## start Extract to read

Well, the answer is actually a little bit of both. We call this phenomenon a cloud inversion and it is actually more common than you think, especially depending on where you live. I will dive into the details on what cloud inversions are and how they occur so you can better predict the generally unpredictable nature of these beautiful low cloud decks. This guide will hopefully help you be able to forecast, predict, and eventually find yourself enjoying a sunset or sunrise above the clouds. It is a true bucket list experience!



Where do Cloud Inversions Occur?

First thing to note is for the sake of this post, while cloud inversions can happen in many different places I am going to focus exclusively on cloud inversions of the West Coast as they are much more common, predictable, and familiar to me. Having said that, the most common spots to encounter cloud inversions on the West Coast is near and along the Pacific coast. The closer to the ocean the more common these cloud inversions occur. In some cases, if the conditions are prime enough the inversion can be pulled further inland typically terminating at the crest of the highest mountains for example in the Pacific Northwest, from the crest of the Cascades westward. Further south in California, areas west of the crest of the Coast Ranges are most common.

## end Extract to read
## start Dataset excerpt

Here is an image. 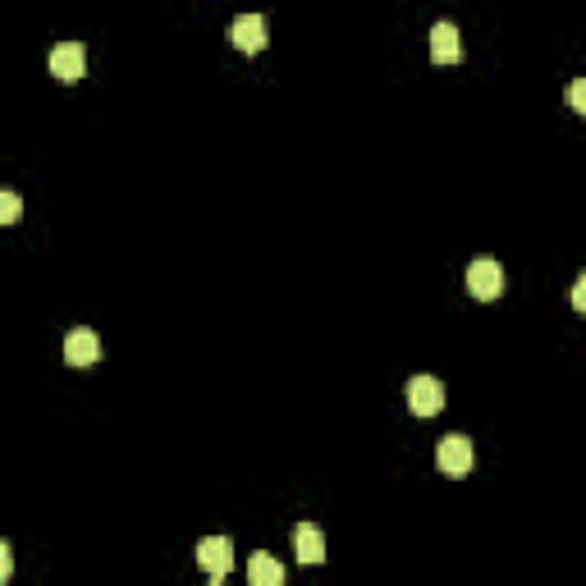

## end Dataset excerpt

- [The exercise] Print the section of the cloud inversion guide above word for word, beginning at the words "Well, the answer" and stopping after "Cloud Inversions Occur?".

- [Finished exercise]
Well, the answer is actually a little bit of both. We call this phenomenon a cloud inversion and it is actually more common than you think, especially depending on where you live. I will dive into the details on what cloud inversions are and how they occur so you can better predict the generally unpredictable nature of these beautiful low cloud decks. This guide will hopefully help you be able to forecast, predict, and eventually find yourself enjoying a sunset or sunrise above the clouds. It is a true bucket list experience!



Where do Cloud Inversions Occur?